READING PASSAGE
■ ■ ■ ■ ■

I’ve been interested in helping women achieve fitness ever since I began my own first fitness program in high school. Before that time I had been a shy person, going through a lot more problems than the average teenager. I was working three or four jobs, living at home on my own, and enduring a lot of trials that distracted me from a normal life.

My early years were spent in a chaotic family situation that finally culminated when I was seventeen years old by my dad’s decision to move back to San Francisco. My sister and I chose to remain where we were. We stayed with friends and moved around a lot, living first in one place and then another. Our environment remained in a chaotic flux.

I think teenagers require a certain level of stability somewhere in their lives and I finally realized that any solidity I would ever find would have to come from within my own spirit. I would have to become tough and find enough grit to face challenges without blinking.

First Steps to Physical Development
My whole world turned180 degrees, it seems, when I became friends with Jeannette Fenald, the leading female athlete at my school. Jenny had the heart, talents, and skills to make her a star competitor on the school’s acrobatics, football, and track teams.

I saw in Jenny a resource that I might perhaps use to make the adjustments in my life that would make me a more happy and fulfilled person. I hoped that she might mentor me and lead me through the changes that I desperately felt I had to make.

Jenny was the opposite end of the athletic/fitness scale from where I was at the time. She was tremendously fit; I couldn’t’ do a push-up. She could perform with distinction in all athletic areas; I couldn’t run a hundred yards without getting faint. I wanted to be like her.

For some reason, Jenny agreed to help me reach my goals. I can only imagine that she saw something in my eye that made her think I might have a quality of determination that might serve to overcome my almost total lack of physical abilities at that time.

“Come over to my house,” she said, “and do aerobics with me.” For whatever reason, Jenny really pushed me. We would get together at five o’clock in the morning in order to do aerobics for an hour. That was only the beginning of our typical daily regimes. After aerobics we would go swimming or running.

When we started working out together, I had low energy levels and would run out of breath right away. Jenny was like a drill sergeant, however, and would not permit me to give in to my weakness. “Come on, Wuss,” she would say.

■ ■ ■ ■ ■

TASK INSTRUCTIONS
1 > Answer these questions about the fitness story:
(a) How old was the writer when the father decided to move back to San Francisco?
(b) On which school teams did Jenny compete?
(c) At what time did the writer and Jenny meet to do aerobics, and for how long?
2 > Reproduce the part of the fitness story starting with "Jenny was the" and going on through "at that time.".
3 > Resume the fitness story after its final sentence.

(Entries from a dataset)
■ ■ ■ ■ ■

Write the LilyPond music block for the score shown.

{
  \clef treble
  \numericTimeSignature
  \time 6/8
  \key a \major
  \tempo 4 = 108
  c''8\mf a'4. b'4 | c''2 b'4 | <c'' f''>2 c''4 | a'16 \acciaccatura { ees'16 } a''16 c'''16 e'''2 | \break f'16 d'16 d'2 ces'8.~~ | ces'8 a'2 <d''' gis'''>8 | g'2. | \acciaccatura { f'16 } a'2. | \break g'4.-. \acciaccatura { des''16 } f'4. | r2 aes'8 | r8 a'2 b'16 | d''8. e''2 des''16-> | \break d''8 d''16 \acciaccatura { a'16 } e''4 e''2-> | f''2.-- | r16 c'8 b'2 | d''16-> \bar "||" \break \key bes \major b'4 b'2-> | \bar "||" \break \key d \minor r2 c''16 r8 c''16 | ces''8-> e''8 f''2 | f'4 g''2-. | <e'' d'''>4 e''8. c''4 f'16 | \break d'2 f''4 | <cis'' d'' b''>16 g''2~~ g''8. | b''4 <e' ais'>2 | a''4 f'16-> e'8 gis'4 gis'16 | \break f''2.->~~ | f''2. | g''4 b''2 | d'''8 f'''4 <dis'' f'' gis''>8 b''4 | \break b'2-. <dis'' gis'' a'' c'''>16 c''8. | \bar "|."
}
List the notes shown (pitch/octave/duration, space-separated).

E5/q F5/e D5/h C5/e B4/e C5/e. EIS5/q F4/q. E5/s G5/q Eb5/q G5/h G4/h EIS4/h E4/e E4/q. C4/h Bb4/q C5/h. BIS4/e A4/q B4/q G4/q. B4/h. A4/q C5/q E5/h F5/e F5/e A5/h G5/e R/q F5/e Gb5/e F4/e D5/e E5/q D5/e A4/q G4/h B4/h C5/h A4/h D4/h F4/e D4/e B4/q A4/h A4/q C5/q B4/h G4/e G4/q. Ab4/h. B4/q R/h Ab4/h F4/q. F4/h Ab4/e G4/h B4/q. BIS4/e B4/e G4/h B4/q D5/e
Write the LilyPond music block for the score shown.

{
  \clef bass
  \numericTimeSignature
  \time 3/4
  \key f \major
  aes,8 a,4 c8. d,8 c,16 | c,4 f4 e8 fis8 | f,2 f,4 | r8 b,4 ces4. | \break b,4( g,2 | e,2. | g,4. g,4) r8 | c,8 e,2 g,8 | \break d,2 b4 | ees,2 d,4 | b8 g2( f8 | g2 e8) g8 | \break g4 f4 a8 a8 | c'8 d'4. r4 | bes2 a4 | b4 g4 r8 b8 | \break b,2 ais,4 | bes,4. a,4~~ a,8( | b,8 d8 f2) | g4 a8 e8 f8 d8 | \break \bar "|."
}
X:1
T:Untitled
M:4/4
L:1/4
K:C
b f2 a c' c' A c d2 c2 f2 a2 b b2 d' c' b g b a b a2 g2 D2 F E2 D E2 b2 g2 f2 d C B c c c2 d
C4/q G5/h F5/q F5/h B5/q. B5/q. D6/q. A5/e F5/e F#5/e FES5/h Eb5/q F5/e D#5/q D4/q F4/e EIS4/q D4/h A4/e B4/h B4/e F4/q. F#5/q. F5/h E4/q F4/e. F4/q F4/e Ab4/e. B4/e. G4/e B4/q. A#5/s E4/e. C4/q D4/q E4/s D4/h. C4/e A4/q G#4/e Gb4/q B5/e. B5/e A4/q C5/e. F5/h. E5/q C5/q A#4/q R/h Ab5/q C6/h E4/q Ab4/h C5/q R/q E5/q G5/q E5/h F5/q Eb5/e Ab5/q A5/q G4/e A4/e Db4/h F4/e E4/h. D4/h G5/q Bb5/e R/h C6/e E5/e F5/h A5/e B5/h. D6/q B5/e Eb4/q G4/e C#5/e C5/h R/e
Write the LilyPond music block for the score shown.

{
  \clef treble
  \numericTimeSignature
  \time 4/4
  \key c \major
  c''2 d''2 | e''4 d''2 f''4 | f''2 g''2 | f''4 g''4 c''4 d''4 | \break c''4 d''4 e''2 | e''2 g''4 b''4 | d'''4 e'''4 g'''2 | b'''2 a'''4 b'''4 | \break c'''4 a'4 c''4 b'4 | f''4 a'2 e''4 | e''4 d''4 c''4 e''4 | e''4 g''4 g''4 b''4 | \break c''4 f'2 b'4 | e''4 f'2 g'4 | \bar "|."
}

■ ■ ■ ■ ■

EXPECTED RESPONSES
1 >
(a) Seventeen years old.
(b) The acrobatics, football, and track teams.
(c) At five o'clock in the morning, for an hour.

2 >
Jenny was the opposite end of the athletic/fitness scale from where I was at the time. She was tremendously fit; I couldn’t’ do a push-up. She could perform with distinction in all athletic areas; I couldn’t run a hundred yards without getting faint. I wanted to be like her.

For some reason, Jenny agreed to help me reach my goals. I can only imagine that she saw something in my eye that made her think I might have a quality of determination that might serve to overcome my almost total lack of physical abilities at that time.

3 >
With her pushing and me pulling we began to get my body started on the beginning stages of fitness.

Moving Forward into a Life of Energy and Power
I joined the high school track team before I was at all ready to compete. I remember how amazed I was at how fast the other girls on the team could run. The first time I competed in an actual meet I was a real joke, running the mile in 15 minutes.

Some of my teammates altogether lacked the vision that Jenny seemed to have of my potential. They laughed at me. “Why is she on our team?” they asked.

The taunts of my fellow team members didn’t discourage me, because I was a woman on a mission! I would train with my coach as long as he would put up with me. When he went home I would continue training and running with my friends.

By the end of that first season I had cut my time by more than half — running the mile in six minutes. I had the satisfaction of having some of the girls on the team change from being my tormenters to becoming my fans. At the beginning I had been amazed by their speed, and now they were amazed by mine.

The process of becoming physically fit provided me with the means of relieving stress by burning off stored energy and frustration. My exercise and fitness programs were key factors in getting me through those bewildering teenage years.

Setting the Pattern for a Lifetime of Growth
By graduation I had set the pattern for my life. I had become hooked on fitness and after graduating from high school I began taking jazzercise and exercise classes. I joined gyms and continued running. I soon got my first aerobic job teaching a class in Fairfield.

During those early years I spent great periods of time every day expanding my abilities. I began hiking and took up rollerblading. I enrolled in martial arts courses and kick-boxing classes.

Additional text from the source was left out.